Já ativa nas Bahamas, ela usa sensores submarinos que registram a temperatura da água e outros dados e os transmitem a satélites. Os dados são então encaminhados a uma rede que permite monitoração em tempo real de recifes de coral em todo o mundo.
"O propósito dos sensores é estudar como o aquecimento global afeta os corais e saber o que acompanhar", disse Keryea Soong, especialista em corais no instituto de biologia marinha da Universidade Nacional Sun Yat-sem, em Kaohsiung, um porto no sul de Taiwan.
"Podemos idealizar experiências para melhor compreender o fenômeno do alvejamento. Os satélites podem oferecer imagens sobre uma área mais amplas, mas com os sensores é possível determinar temperaturas em escala muito menor, como em Kenting".
O alvejamento é uma das principais ameaças aos recifes de coral mundiais e ocorre quando o coral perde suas algas simbióticas devido a fatores de desgaste como temperatura elevada da água. Isso remove a cor dos corais e sua principal fonte de nutrientes.
Quando os sensores da rede de monitoração mostrarem um recife sob ameaça, cientistas e funcionários do Parque Nacional de Kenting poderão tomar medidas imediatas ¿por exemplo, proibir atividades como o mergulho ou o uso de barcos a motor na área.
"O mundo todo está preocupado com a saúde dos recifes de coral", disse Shih Chin-fang, antigo diretor do Parque Nacional de Kenting, em entrevista. "Por isso um grupo de especialistas está trabalhando com muito afinco em todo o mundo para conectar esse sistema de monitoração à Internet".

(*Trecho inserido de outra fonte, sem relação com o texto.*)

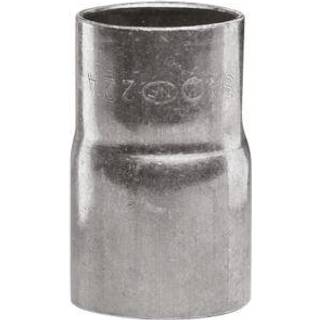 lodde reduktion 35 - 22 mm. Med en loddemuffe og en glat ende
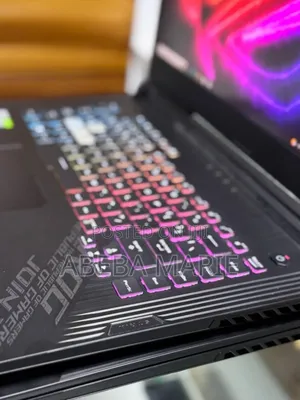 New Laptop Asus ROG Strix G15 16GB Intel Core I7 SSD 512GB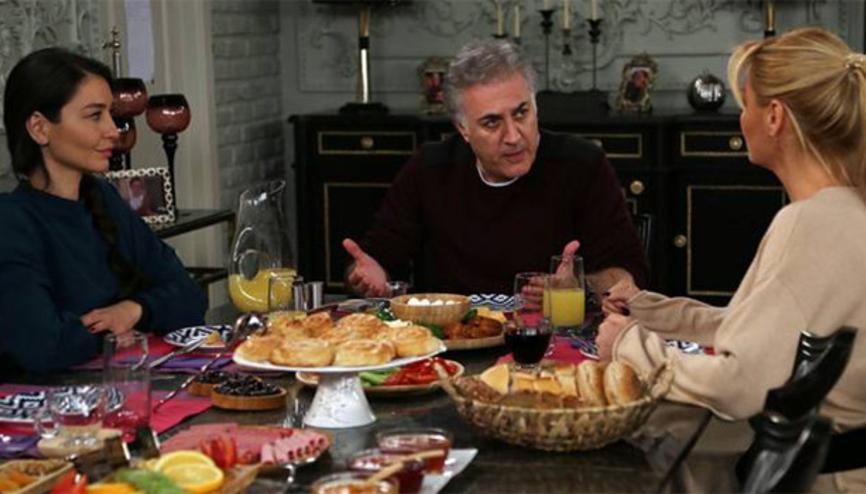 Haluk ve Tutku, Melteme yakalanıyor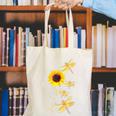 Dragonfly Sunflower Teacher Growth Mindset Choose To Shine Canvas Tote Bag, funny gift Dragonfly Sunflower Teacher Growth Mindset Choose To Shine Canvas Tote Bag, funny gift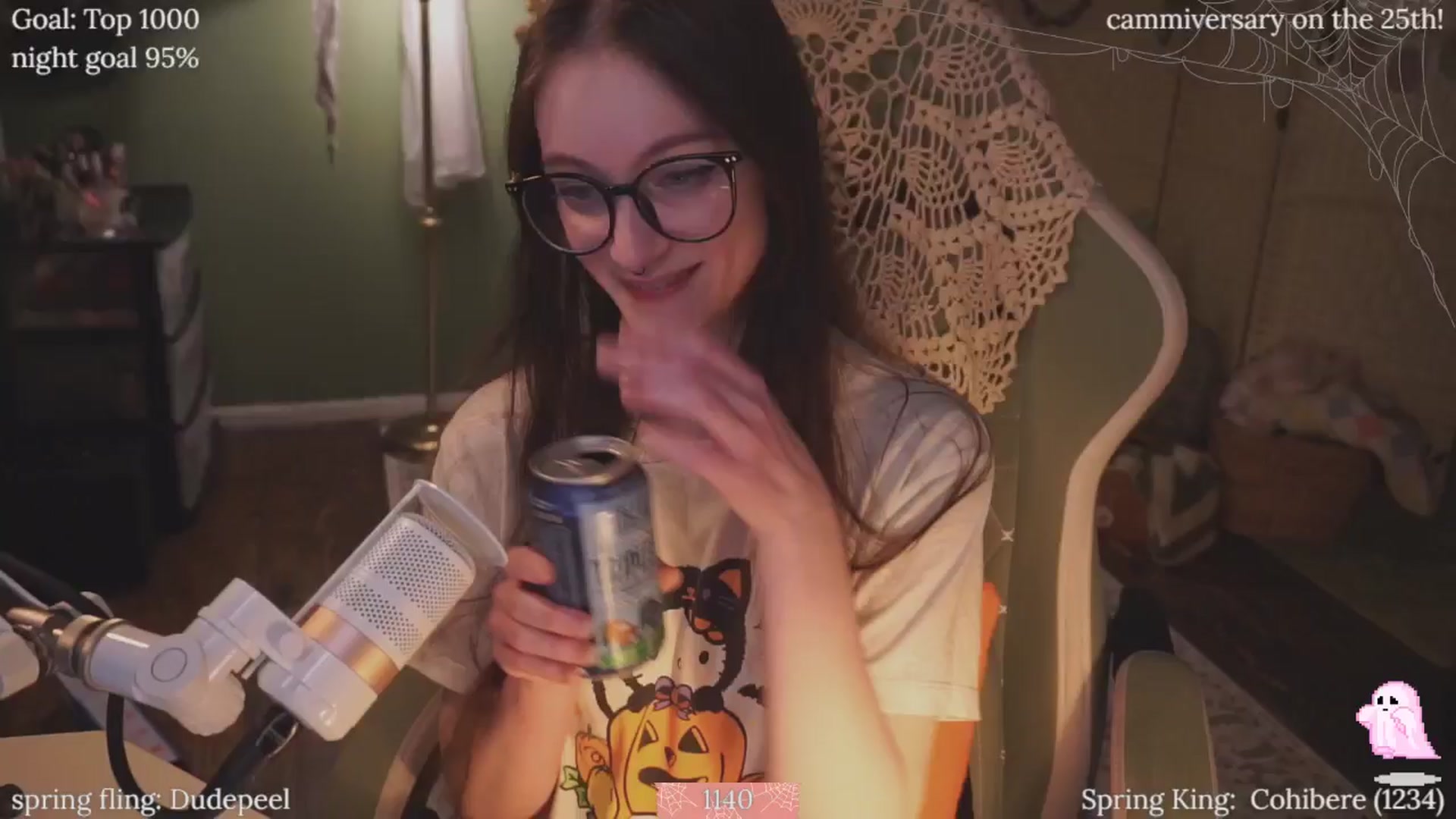 Gallery image thumbnail from XyliaFae's myfreecams stream on, 04/18/2026, 05:25 image 14 of 20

Todas essas medidas são apenas paliativos, no entanto, e não enfrentam a ameaça de longo prazo que o aquecimento global representa para os recifes de coral. Edmunds se preocupa com a possibilidade de que os recifes de Kenting, embora pareçam tão resistentes, possam estar simplesmente ficando um pouco para trás de recifes que estão em deterioração em outras partes do mundo, e que seu declínio seja iminente.
Edmunds disse que "já vi efeitos semelhantes no Caribe. Um recife que estava se saindo bem por 20 anos enquanto aqueles que o cercavam se deterioravam, até que subitamente, em 2005, começou a morrer com velocidade alarmante".
Por enquanto, ele outros cientistas esperam que os recifes de Kenting sejam realmente excepcionais. E que em breve eles possam descobrir o motivo.